Could you quote each line of text in the records below word for word, leaving the pictures out of your answer?

##### Data shown #####

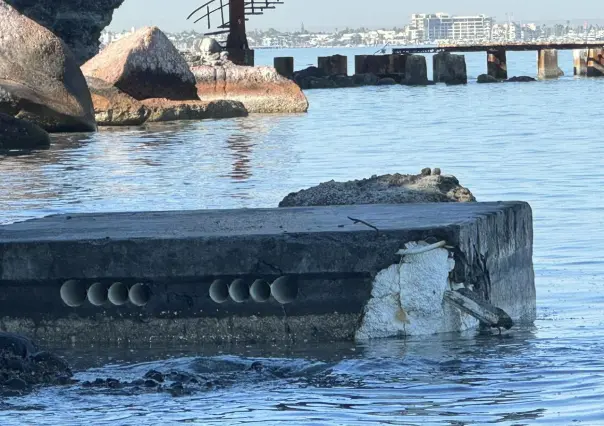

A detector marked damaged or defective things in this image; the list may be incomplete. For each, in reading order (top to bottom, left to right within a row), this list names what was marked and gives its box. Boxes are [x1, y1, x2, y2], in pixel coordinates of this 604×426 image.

broken concrete edge [0, 201, 536, 344]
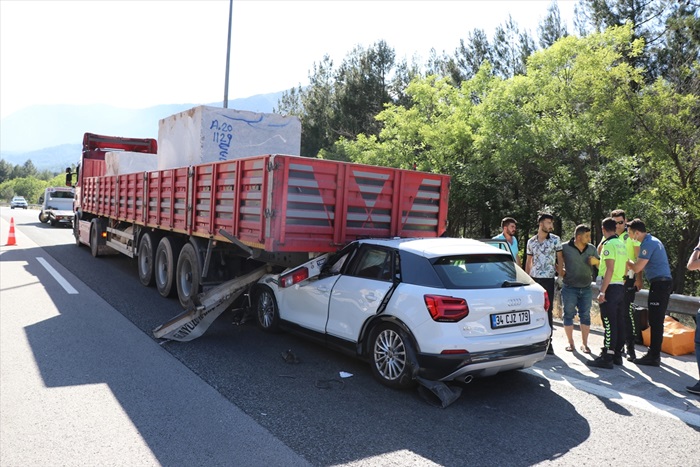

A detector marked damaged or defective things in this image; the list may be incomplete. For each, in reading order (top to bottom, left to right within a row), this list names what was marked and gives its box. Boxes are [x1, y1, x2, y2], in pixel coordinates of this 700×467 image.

crashed white car [254, 239, 548, 390]
shattered plastic piece [418, 376, 462, 410]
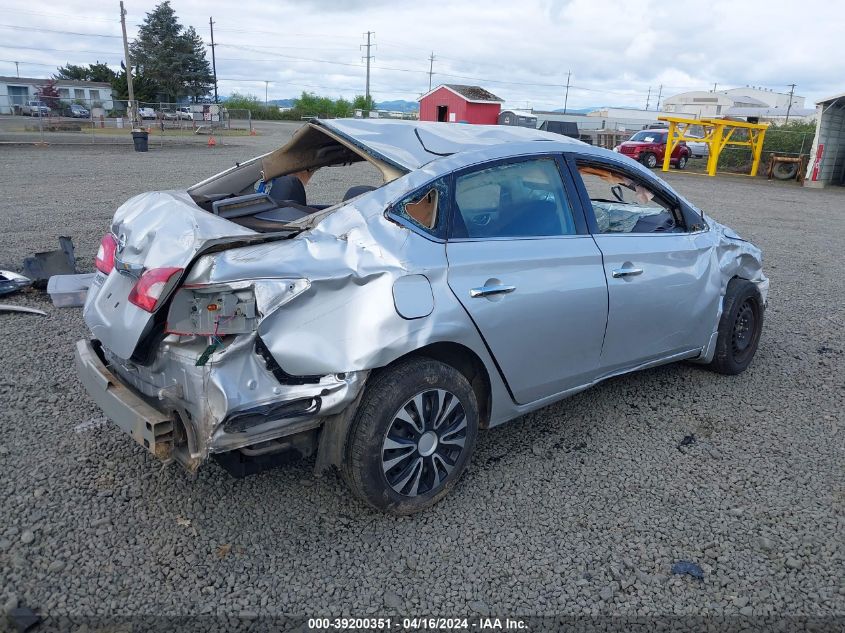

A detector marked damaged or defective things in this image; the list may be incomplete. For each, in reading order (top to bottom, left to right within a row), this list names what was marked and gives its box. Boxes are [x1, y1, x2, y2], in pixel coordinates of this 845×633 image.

#####

### Response to the task
A detector marked damaged or defective things in this image; the list may be incomplete. For each, in reading order (top to bottom, left to right within a row), this list names what was marked and gives its box. Boxes are [x1, y1, x2, y2], in pixel coordinates of this 604×426 image.

broken concrete edge [0, 201, 536, 344]

A detector marked damaged or defective things in this image; the list may be incomplete. For each, in reading order (top to bottom, left to right within a row), this list names what was marked and gives its box. Boxes are [x1, y1, x2, y2], in pixel coordinates of this 700×467 image.

crashed white car [254, 239, 548, 390]
shattered plastic piece [418, 376, 462, 410]

A detector marked damaged or defective things in this image; the list may be incomplete. For each, in reading order (top to bottom, left to right within a row), this list names what was marked and gives its box. Boxes are [x1, y1, x2, y2], in pixel coordinates of this 845×633 image.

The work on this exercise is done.